Elephant in the room

If the revenue numbers are proving to be illusory, then where is the problem? The government continues to perpetuate the notion that the tax proposals are necessary to fund the proposed budget. But who said the budget proposals are cast in stone? Why can’t they be reviewed downwards to fit our size? The expenditure patterns clearly point to a trend of digging deeper into the revenue gap instead of taking remedial actions.

For instance, of the Sh2.7 trillion exchequer receipts approved for spending by the CoB in the nine months, only 17.2 per cent went into development expenditure. The breakdown of development spending for the period indicates that 74 per cent of this was transfers to State agencies, meaning part of it went to recurrent expenses in their budgets. Even then, most of the development spending in the ministries went to renovations, with State House leading in taking a bite of the pie. Another huge portion went into subsidies, meaning very little of the development spending actually contributed to the productive side of the economy.

However, employee spending, travel (domestic and foreign), pending bills, and requisitions under the famous Article 223 (out-of-budget spending) reveal the lies of the Kenya Kwanza administration. Salaries and emoluments consumed Sh436.18 billion, domestic and foreign travel cost Sh18.18 billion, while pending bills stood at Sh486.8 billion and Sh152 billion for the national and county governments, respectively. Despite the reported high travel costs, the figure for the Executive Office of the President is grossly understated, meaning actual travel costs are higher than the available data.

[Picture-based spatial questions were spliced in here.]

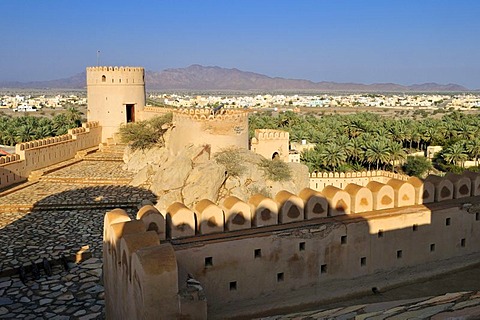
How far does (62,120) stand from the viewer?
3862cm

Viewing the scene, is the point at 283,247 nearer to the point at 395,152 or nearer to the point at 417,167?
the point at 395,152

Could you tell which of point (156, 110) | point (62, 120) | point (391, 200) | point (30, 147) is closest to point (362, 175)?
point (156, 110)

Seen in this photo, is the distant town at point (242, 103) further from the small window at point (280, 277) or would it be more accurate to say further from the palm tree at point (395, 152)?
the small window at point (280, 277)

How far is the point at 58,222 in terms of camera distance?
12797 mm

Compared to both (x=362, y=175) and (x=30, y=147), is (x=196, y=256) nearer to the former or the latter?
(x=30, y=147)

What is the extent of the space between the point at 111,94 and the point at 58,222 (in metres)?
14.6

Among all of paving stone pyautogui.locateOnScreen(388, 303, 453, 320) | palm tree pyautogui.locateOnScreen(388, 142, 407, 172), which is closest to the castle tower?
palm tree pyautogui.locateOnScreen(388, 142, 407, 172)

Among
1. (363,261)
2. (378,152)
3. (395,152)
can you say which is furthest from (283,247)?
(395,152)

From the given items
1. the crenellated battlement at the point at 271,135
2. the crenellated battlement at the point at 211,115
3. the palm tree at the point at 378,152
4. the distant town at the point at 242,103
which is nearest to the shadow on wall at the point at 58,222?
the crenellated battlement at the point at 211,115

Similar to last year, Parliament leads in travel costs, both domestic and foreign. This betrays their solemn duty of representation and oversight against the abuse of public resources. Article 223 continues to be abused to sneak in expenditures that are anything but emergencies. An estimated Sh66.72 billion was approved by the National Treasury under this Article. Notable requests include Sh400 million for motor vehicles by State House, Sh16.2 million for an official car by the Cabinet secretary for arid and semi-arid areas, petrol subsidies, salaries for the Forestry Department, and renovations for State House.

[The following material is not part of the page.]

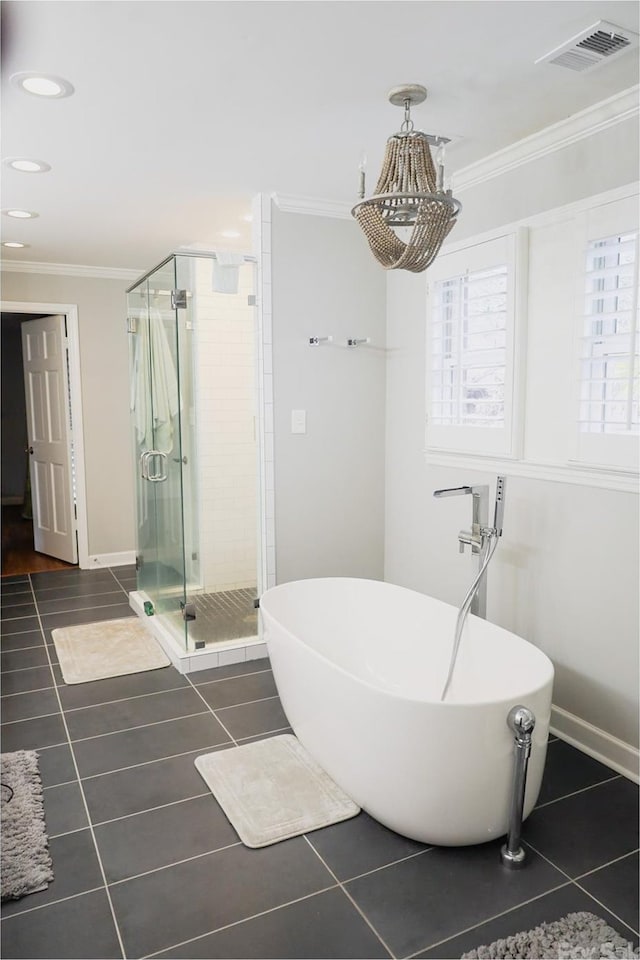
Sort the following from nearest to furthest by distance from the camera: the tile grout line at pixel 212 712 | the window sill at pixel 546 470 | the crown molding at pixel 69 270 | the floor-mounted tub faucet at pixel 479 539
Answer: the window sill at pixel 546 470 < the floor-mounted tub faucet at pixel 479 539 < the tile grout line at pixel 212 712 < the crown molding at pixel 69 270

It is not clear if the entire amount was spent, because the CoB indicates having approved only Sh8.27 billion of what Treasury approved. The CoB further notes that ministries and agencies failed to report foreign travel expenditures, overdrawn budget lines, and public debt exceeding legal ceilings.

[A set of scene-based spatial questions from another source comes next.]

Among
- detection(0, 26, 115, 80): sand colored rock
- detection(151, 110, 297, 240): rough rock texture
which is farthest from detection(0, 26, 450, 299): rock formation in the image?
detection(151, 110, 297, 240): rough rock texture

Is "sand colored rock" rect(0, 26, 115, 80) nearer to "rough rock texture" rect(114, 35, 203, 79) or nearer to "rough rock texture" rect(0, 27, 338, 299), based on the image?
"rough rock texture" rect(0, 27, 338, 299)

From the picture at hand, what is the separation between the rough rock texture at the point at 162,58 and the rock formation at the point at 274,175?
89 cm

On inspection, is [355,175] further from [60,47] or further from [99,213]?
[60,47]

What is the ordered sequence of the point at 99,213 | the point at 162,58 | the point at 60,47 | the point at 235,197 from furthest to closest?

Faced with this overwhelming evidence against the government’s policy thinking, one may wonder what options are left for the country going forward. From the onset, it was clear that a difficult path lay ahead for any incoming administration after the 2022 General Election. When the Jubilee administration was high on destructive economic policies and a debt-driven, foreign-contractor development approach, many who questioned the soundness of this were branded noise makers and told that the benefits would become evident in the coming years. Now, we all have evidence that this was truly voodoo economics.

Unfortunately, the Kenya Kwanza policy wonks have picked up where their predecessors left off. They refer to experts who critique the plausibility of their non-working policies as ‘social media economists’. Yet, the negative consequences of their misinformed proposals are lived by us, the taxpayers. The promised Canaan for hustlers has proven to be a utopian moving target.

It is clear that something has to radically change in the conceptual thoughts on the economy. Otherwise, the tired, overloaded donkey will be crushed to death.